You're the one that mentioned the Ruhr being occupied, I was replying to that. I was saying I couldn't really see any form of German resistance that would allow the Ruhr to be occupied uncontested if they were militarily resisting other aspects of Allied action.

"Prussian Heartlands" would be in the east of the country, a kind of 'national redoubt' idea I imagine.
I agree that Germany would fight to defend the Ruhr; however, the impression that I got from his post is that a rump Germany which exists only East of the Elbe will continue the fight even after the Ruhr falls to the Allies/Entente.
 

Deleted member 94680

I agree that Germany would fight to defend the Ruhr; however, the impression that I got from his post is that a rump Germany which exists only East of the Elbe will continue the fight even after the Ruhr falls to the Allies/Entente.

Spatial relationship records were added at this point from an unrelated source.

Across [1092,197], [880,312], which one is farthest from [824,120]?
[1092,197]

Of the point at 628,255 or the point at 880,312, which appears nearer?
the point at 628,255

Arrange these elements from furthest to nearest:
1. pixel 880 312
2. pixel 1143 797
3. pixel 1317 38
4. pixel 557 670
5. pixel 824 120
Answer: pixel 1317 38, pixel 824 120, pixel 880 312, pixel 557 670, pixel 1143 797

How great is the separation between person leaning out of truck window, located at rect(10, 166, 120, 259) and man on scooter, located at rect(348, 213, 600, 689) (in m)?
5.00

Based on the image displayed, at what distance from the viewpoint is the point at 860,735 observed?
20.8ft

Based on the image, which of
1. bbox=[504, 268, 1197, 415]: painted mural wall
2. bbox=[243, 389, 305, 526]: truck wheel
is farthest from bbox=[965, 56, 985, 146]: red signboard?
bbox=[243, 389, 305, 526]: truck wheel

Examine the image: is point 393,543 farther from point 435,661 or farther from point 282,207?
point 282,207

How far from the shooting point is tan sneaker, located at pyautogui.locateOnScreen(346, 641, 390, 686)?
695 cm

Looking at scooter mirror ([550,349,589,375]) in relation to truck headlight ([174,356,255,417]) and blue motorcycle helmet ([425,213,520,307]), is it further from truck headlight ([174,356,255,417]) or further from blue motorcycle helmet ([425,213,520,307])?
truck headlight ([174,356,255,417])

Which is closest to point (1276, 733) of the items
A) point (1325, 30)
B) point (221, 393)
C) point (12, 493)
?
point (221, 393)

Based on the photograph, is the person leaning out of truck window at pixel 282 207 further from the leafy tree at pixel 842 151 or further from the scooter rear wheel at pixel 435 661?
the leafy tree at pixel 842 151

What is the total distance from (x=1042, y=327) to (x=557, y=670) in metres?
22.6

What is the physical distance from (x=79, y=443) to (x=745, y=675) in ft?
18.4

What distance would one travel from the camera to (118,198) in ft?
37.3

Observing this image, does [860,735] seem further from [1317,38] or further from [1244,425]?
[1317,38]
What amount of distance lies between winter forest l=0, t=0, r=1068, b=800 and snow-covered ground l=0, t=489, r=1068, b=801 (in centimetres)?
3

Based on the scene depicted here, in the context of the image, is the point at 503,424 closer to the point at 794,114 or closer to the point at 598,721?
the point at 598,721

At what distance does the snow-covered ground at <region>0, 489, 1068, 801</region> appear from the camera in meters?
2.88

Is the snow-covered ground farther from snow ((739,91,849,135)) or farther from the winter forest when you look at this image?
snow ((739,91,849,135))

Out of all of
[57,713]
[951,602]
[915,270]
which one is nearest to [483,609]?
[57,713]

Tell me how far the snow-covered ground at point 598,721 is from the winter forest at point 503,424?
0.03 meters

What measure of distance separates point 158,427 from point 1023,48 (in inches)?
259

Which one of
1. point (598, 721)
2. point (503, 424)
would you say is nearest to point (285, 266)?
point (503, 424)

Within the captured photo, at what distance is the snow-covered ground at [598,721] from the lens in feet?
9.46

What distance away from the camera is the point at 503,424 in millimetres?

That may have been that General's intent in his statement in 1919, or whenever, to form a national redoubt to continue the fight after the fall of the rest of Germany.

But in an ATL where Germany resists Allied 'punitive' actions it would be from November 1918 frontlines and therefore outside Germany. Logically they would attempt to prevent the fall of the Ruhr - which was only occupied OTL when Germany defaulted on her reparation payments.
 
There's a tendency on the board to romanticize Poland as a "victim" and overlook that interwar Poland was extremely shitty towards it's minorities. People keep projecting this image of a middle aged Polish woman screaming about the loss of Lwow, while ignoring that Poland was horrible towards the Ukrainians.
 
But in an ATL where Germany resists Allied 'punitive' actions it would be from November 1918 frontlines and therefore outside Germany. Logically they would attempt to prevent the fall of the Ruhr
At the time of her refusing the terms of VT would Germany be able to get a worthwhile army to the 1918 front line before it got pushed east as fast as the west could march?
 
At the time of her refusing the terms of VT would Germany be able to get a worthwhile army to the 1918 front line before it got pushed east as fast as the west could march?

They couldn't get a worthwhile army even to the left bank of the Rhine.

In fact, given how exhausted and demoralised the German people were, I don't see them getting a worthwhile army, period. Some Freikorps and that would be about it.
 
There's a tendency on the board to romanticize Poland as a "victim" and overlook that interwar Poland was extremely shitty towards it's minorities. People keep projecting this image of a middle aged Polish woman screaming about the loss of Lwow, while ignoring that Poland was horrible towards the Ukrainians.
Extremaly? How was USA treating blacks and natives, England and France their colonial subjects, Soviet Union its conquered nations? For the period Poland was maybe average.